Article:
Why tracking net worth matters… especially now

Household balance sheets are bigger and more complex than ever. The Fed’s latest Z.1 release shows U.S. household net worth at a record $176 trillion in Q2 2025 (Federal Reserve, US households’ net worth trends), lifted by equities and real estate.

That is tailwind AND risk. When wealth grows, blind spots get expensive. You need a complete, verifiable view or you will make decisions with partial data.

What we analyzed

We surveyed 100 U.S. households with annual income of $200K+ on how they track net worth, which assets they hold, and what gets in the way.

Takeaway #1: The portfolio is broader than most tools assume

Owning public securities is common, but so are non-public assets: traded securities 80%, real estate 74%, retirement assets 59%, private investments 53%, crypto 40%.

Supplied data:
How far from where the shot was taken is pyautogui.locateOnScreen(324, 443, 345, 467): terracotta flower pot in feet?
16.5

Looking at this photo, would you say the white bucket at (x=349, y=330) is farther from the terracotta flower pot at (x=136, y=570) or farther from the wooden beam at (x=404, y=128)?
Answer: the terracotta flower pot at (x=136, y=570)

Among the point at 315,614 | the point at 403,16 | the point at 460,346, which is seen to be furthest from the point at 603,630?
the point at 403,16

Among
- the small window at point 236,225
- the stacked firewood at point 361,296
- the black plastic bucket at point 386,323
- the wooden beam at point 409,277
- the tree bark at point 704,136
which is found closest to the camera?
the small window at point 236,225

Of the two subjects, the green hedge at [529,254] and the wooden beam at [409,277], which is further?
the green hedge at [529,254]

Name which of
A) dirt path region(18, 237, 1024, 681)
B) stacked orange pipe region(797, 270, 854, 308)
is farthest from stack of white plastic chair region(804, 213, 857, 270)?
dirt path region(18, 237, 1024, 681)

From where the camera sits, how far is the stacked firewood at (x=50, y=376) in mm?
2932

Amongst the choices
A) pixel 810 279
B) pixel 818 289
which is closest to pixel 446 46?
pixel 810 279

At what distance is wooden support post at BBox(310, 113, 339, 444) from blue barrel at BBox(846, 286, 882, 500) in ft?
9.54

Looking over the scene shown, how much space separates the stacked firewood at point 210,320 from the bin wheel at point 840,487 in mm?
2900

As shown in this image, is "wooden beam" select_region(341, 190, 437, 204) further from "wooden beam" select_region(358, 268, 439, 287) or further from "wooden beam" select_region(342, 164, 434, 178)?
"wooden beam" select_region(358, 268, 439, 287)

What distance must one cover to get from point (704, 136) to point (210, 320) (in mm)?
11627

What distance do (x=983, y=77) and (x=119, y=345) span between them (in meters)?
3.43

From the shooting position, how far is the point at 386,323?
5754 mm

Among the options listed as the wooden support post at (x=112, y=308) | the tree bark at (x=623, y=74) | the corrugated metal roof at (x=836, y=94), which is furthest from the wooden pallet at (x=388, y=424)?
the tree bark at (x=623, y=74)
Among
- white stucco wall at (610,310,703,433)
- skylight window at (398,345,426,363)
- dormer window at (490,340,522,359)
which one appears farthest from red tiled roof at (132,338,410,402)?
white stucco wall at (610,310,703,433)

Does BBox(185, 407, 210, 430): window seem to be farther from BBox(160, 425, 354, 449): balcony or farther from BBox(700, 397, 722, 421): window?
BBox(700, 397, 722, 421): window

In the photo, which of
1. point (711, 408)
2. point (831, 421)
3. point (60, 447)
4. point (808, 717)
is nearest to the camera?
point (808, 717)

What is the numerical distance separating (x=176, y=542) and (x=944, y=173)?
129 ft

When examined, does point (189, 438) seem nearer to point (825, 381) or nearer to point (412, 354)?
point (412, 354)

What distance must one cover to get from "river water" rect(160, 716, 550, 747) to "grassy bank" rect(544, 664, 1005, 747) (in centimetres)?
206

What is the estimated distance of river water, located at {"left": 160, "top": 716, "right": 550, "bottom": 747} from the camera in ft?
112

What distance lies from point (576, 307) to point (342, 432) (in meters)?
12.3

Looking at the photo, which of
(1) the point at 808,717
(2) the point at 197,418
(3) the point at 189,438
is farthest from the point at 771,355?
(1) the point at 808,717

Your goal:
Reproduce the article on tracking net worth word for word, from its title through the asset percentages. The records have nothing to do with what follows.

Right answer:
Why tracking net worth matters… especially now

Household balance sheets are bigger and more complex than ever. The Fed’s latest Z.1 release shows U.S. household net worth at a record $176 trillion in Q2 2025 (Federal Reserve, US households’ net worth trends), lifted by equities and real estate.

That is tailwind AND risk. When wealth grows, blind spots get expensive. You need a complete, verifiable view or you will make decisions with partial data.

What we analyzed

We surveyed 100 U.S. households with annual income of $200K+ on how they track net worth, which assets they hold, and what gets in the way.

Takeaway #1: The portfolio is broader than most tools assume

Owning public securities is common, but so are non-public assets: traded securities 80%, real estate 74%, retirement assets 59%, private investments 53%, crypto 40%.